Format the data below as a numbered list, skipping the blank lines and omitting the pictures.

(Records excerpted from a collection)
______

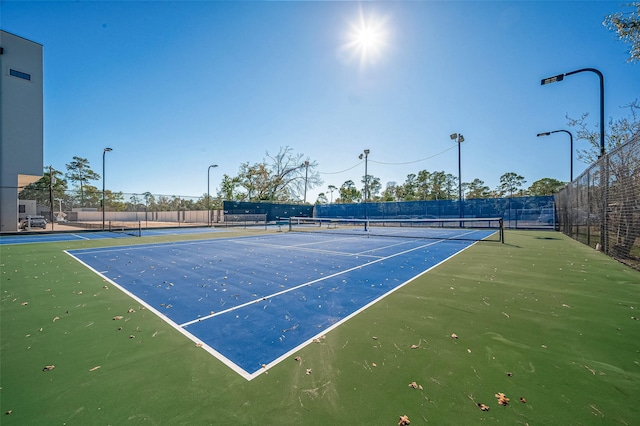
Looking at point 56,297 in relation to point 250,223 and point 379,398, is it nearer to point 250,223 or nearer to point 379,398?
point 379,398

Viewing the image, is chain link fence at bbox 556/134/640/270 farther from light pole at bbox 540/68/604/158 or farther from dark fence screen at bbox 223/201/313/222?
dark fence screen at bbox 223/201/313/222

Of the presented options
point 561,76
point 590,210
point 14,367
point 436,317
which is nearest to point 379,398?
point 436,317

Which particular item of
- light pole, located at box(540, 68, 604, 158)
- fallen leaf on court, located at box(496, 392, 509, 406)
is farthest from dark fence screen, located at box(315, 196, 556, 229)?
fallen leaf on court, located at box(496, 392, 509, 406)

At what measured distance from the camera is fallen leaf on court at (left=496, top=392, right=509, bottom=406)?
2.13 metres

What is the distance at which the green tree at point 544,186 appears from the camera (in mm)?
68375

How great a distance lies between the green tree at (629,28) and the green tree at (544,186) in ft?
251

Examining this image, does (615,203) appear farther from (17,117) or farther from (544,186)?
(544,186)

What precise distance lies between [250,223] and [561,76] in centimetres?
2698

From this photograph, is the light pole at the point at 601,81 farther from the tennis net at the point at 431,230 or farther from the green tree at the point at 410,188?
the green tree at the point at 410,188

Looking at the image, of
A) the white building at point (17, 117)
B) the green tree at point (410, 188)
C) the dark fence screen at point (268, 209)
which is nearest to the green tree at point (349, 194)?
the green tree at point (410, 188)

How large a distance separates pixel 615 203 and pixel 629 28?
503cm

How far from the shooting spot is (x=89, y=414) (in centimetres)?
201

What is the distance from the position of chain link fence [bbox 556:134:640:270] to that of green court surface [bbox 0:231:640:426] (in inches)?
181

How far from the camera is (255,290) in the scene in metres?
5.16
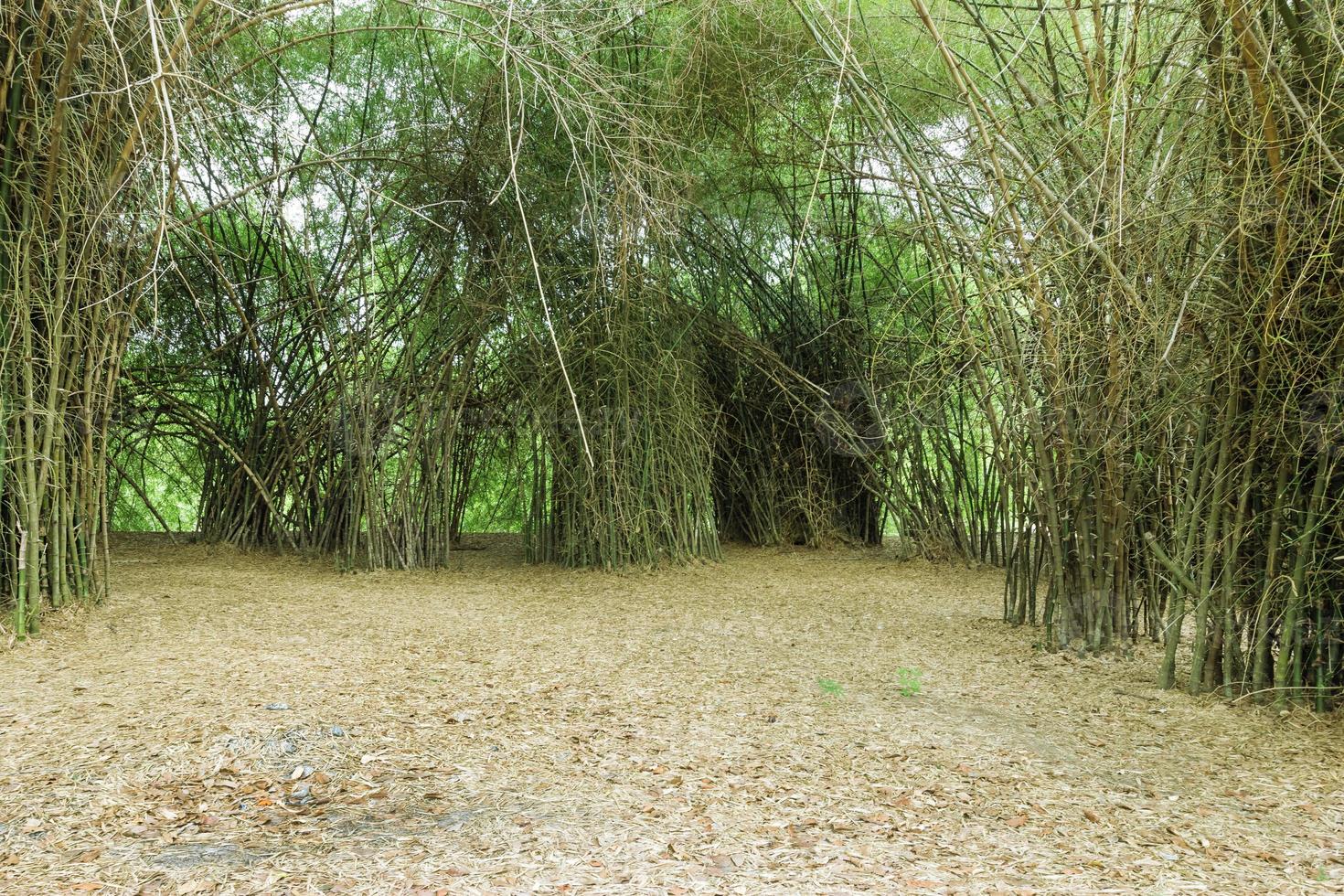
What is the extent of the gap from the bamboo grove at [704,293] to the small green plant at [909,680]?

______

> [Result below]:
1. Looking at point 56,297 in relation to point 250,223 and point 379,398, is it nearer to point 250,223 or nearer to point 379,398?
2. point 379,398
3. Viewing the image, is chain link fence at bbox 556/134/640/270 farther from light pole at bbox 540/68/604/158 or farther from dark fence screen at bbox 223/201/313/222?
4. dark fence screen at bbox 223/201/313/222
5. Of the presented options
6. point 561,76
7. point 590,210
8. point 14,367
9. point 436,317
10. which is nearest to point 379,398?
11. point 436,317
12. Which particular item of
13. - light pole, located at box(540, 68, 604, 158)
14. - fallen leaf on court, located at box(496, 392, 509, 406)
15. is farthest from dark fence screen, located at box(315, 196, 556, 229)?
16. fallen leaf on court, located at box(496, 392, 509, 406)
17. At what measured distance from the camera is fallen leaf on court at (left=496, top=392, right=509, bottom=406)?
18. 2.13 metres
19. What is the distance at which the green tree at point 544,186 appears from the camera (in mm)?
20. 68375
21. How great a distance lies between the green tree at (629,28) and the green tree at (544,186) in ft?
22. 251
23. Examining this image, does (615,203) appear farther from (17,117) or farther from (544,186)?
24. (544,186)
25. What precise distance lies between [250,223] and [561,76] in centimetres?
26. 2698
27. From this photograph, is the light pole at the point at 601,81 farther from the tennis net at the point at 431,230 or farther from the green tree at the point at 410,188?
28. the green tree at the point at 410,188
29. Looking at the image, of
30. A) the white building at point (17, 117)
31. B) the green tree at point (410, 188)
32. C) the dark fence screen at point (268, 209)
33. which is nearest to the green tree at point (349, 194)?
34. the green tree at point (410, 188)
35. How large a distance separates pixel 615 203 and pixel 629 28?
36. 503cm
37. How far from the shooting spot is (x=89, y=414) (in centimetres)?
38. 201
39. What is the distance from the position of chain link fence [bbox 556:134:640:270] to that of green court surface [bbox 0:231:640:426] (in inches)?
40. 181
41. How far from the camera is (255,290) in the scene in metres?
42. 5.16
43. What is the extent of the gap from the bamboo grove at [704,293] to the small green plant at [909,680]?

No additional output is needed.